## REQUIRED WORK:
A. In the DNS zone post, which IP address does the dns2 record point to?
B. Reproduce the DNS zone post, starting with "Probably because the" and going on through "IN NS oxygen.ns.hetzner.com.".
C. Carry on writing the DNS zone post from its last sentence.

## PAGE EXCERPT:
---

Probably because the domain points to Hetzner’s DNS service where I have this:
$ORIGIN foo.com.
$TTL 60
; SOA Records
@ IN SOA hydrogen.ns.hetzner.com. dns.hetzner.com. 2023122711 86400 10800 3600000 3600
; NS Records
@ 60 IN NS helium.ns.hetzner.de.
@ 60 IN NS hydrogen.ns.hetzner.com.
@ 60 IN NS oxygen.ns.hetzner.com.
; MX Records
@ 60 IN MX 10 mail
; A Records
@ 60 IN A 1.1.1.1
dns1 60 IN A 1.1.1.1
dns2 60 IN A 2.2.2.2
mail 60 IN A 1.1.1.1
www 60 IN A 1.1.1.1
And I had to use Hetzner’s cause OVH (or any other registrar) does not allow to point my domain to 1.1.1.1 and 2.2.2.2 but FQDN Name servers.
That’s why I asked for any example of registrar that allows for this. Cause it’s not so easy as you can see.

---

## DATA EXTRACT:
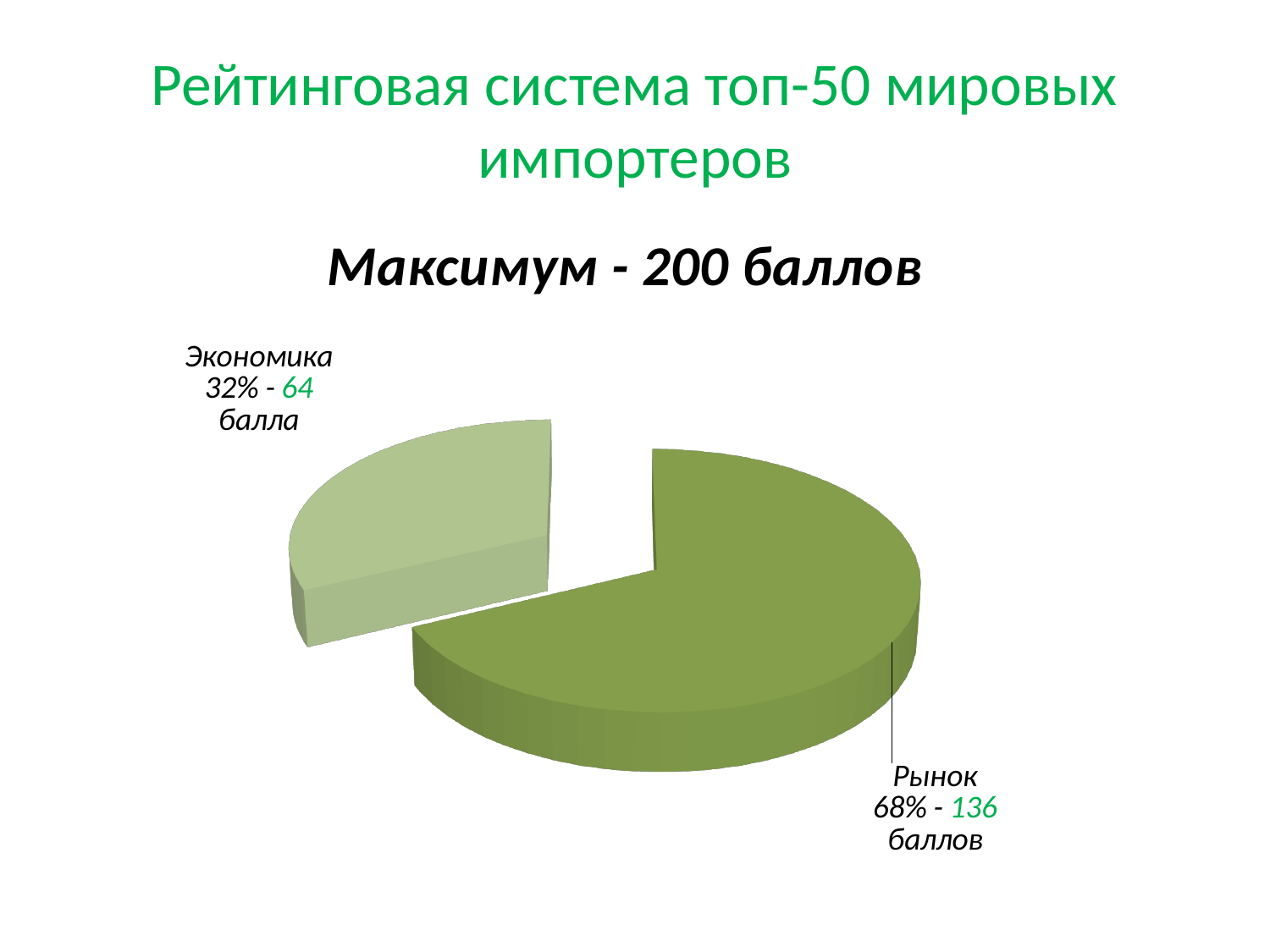
What is the total number of points across both slices? 200 What is the maximum score stated on the slide? 200 баллов What share of the pie does the Рынок slice represent? 68% What is the difference in points between Рынок and Экономика? 72 What share of the pie does the Экономика slice represent? 32% Which slice is the smallest in the pie chart? Экономика How many points (балла) are assigned to Экономика? 64 Which slice is the largest in the pie chart? Рынок How many points (баллов) are assigned to Рынок? 136 What kind of chart is shown on the slide? pie chart Which has a larger share, Рынок or Экономика? Рынок How many slices does the pie chart have? 2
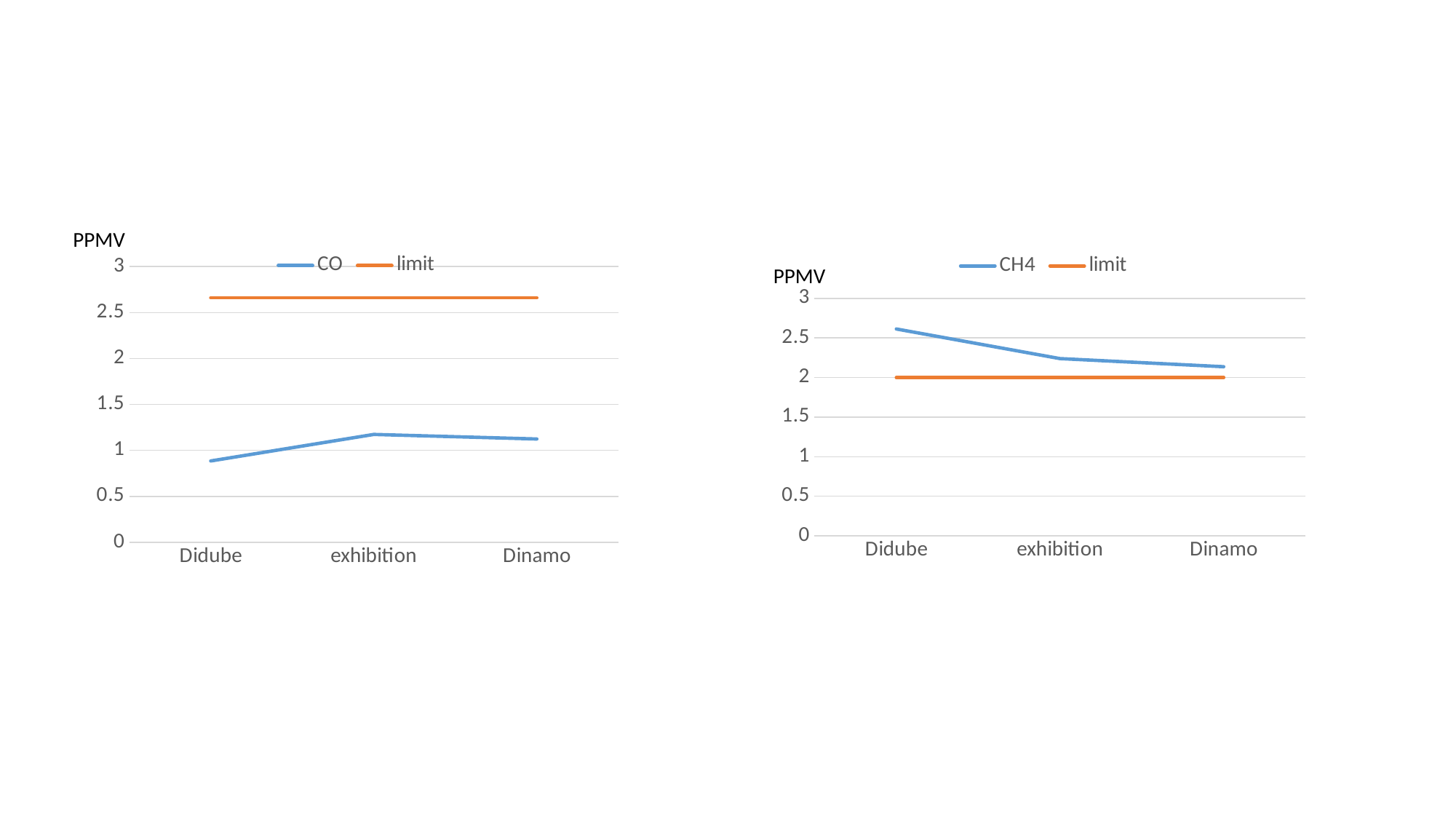
In the left chart, which is larger: the CO value for Didube or for exhibition? exhibition What unit label is shown above the y axis of both charts? PPMV In the left chart, is the CO value for exhibition greater or less than 1? greater In the right chart, does the CH4 line rise or fall from Didube to Dinamo? fall In the right chart showing CH4, which category has the highest CH4 value? Didube In the left chart showing CO, which category has the lowest CO value? Didube In the left chart, is the limit line greater or less than 2.5? greater In the left chart, is the CO value for Didube greater or less than 1? less What kind of chart is the left chart showing CO? line chart How many series does the legend of the left chart showing CO list? 2 How many categories are on the x axis of the right chart showing CH4? 3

---

## ANSWERS IN ORDER:
A. 2.2.2.2

B.
Probably because the domain points to Hetzner’s DNS service where I have this:
$ORIGIN foo.com.
$TTL 60
; SOA Records
@ IN SOA hydrogen.ns.hetzner.com. dns.hetzner.com. 2023122711 86400 10800 3600000 3600
; NS Records
@ 60 IN NS helium.ns.hetzner.de.
@ 60 IN NS hydrogen.ns.hetzner.com.
@ 60 IN NS oxygen.ns.hetzner.com.

C.
$ host dns1.foo.com 1.1.1.1
Using domain server:
Name: 1.1.1.1
Address: 1.1.1.1#53
Aliases:
dns1.foo.com has address 1.1.1.1
$ host dns2.foo.com 1.1.1.1
Using domain server:
Name: 1.1.1.1
Address: 1.1.1.1#53
Aliases:
When asking my secondary (Virtualmin Slave) DNS:
dns2.foo.com has address 2.2.2.2
$ host dns1.foo.com 2.2.2.2
Using domain server:
Name: 2.2.2.2
Address: 2.2.2.2#53
Aliases:
dns1.foo.com has address 1.1.1.1
$ host dns2.foo.com 2.2.2.2
Using domain server:
Name: 2.2.2.2
Address: 2.2.2.2#53
Aliases:
dns2.foo.com has address 2.2.2.2
So… Should be working, right?
So let’s try to change Name Servers on my registrar so my domain foo.com would have the following NS:
dns1.foo.com
dns2.foo.com
Unfortunatelly error:
Unable to retrieve the IP address of host dns1.foo.net.pl. This IP is required to attach this host to the domain name.
As a reminder - here’s my domain config:
Domain Nameservers:
$ host -t NS foo.com
foo.com name server hydrogen.ns.hetzner.com.
foo.com name server helium.ns.hetzner.de.
foo.com name server oxygen.ns.hetzner.com.
Hetzner DNS zone:
$ORIGIN foo.com.
$TTL 60
; SOA Records
@ IN SOA hydrogen.ns.hetzner.com. dns.hetzner.com. 2023122901 86400 10800 3600000 3600
; NS Records
@ 60 IN NS helium.ns.hetzner.de.
@ 60 IN NS hydrogen.ns.hetzner.com.
@ 60 IN NS oxygen.ns.hetzner.com.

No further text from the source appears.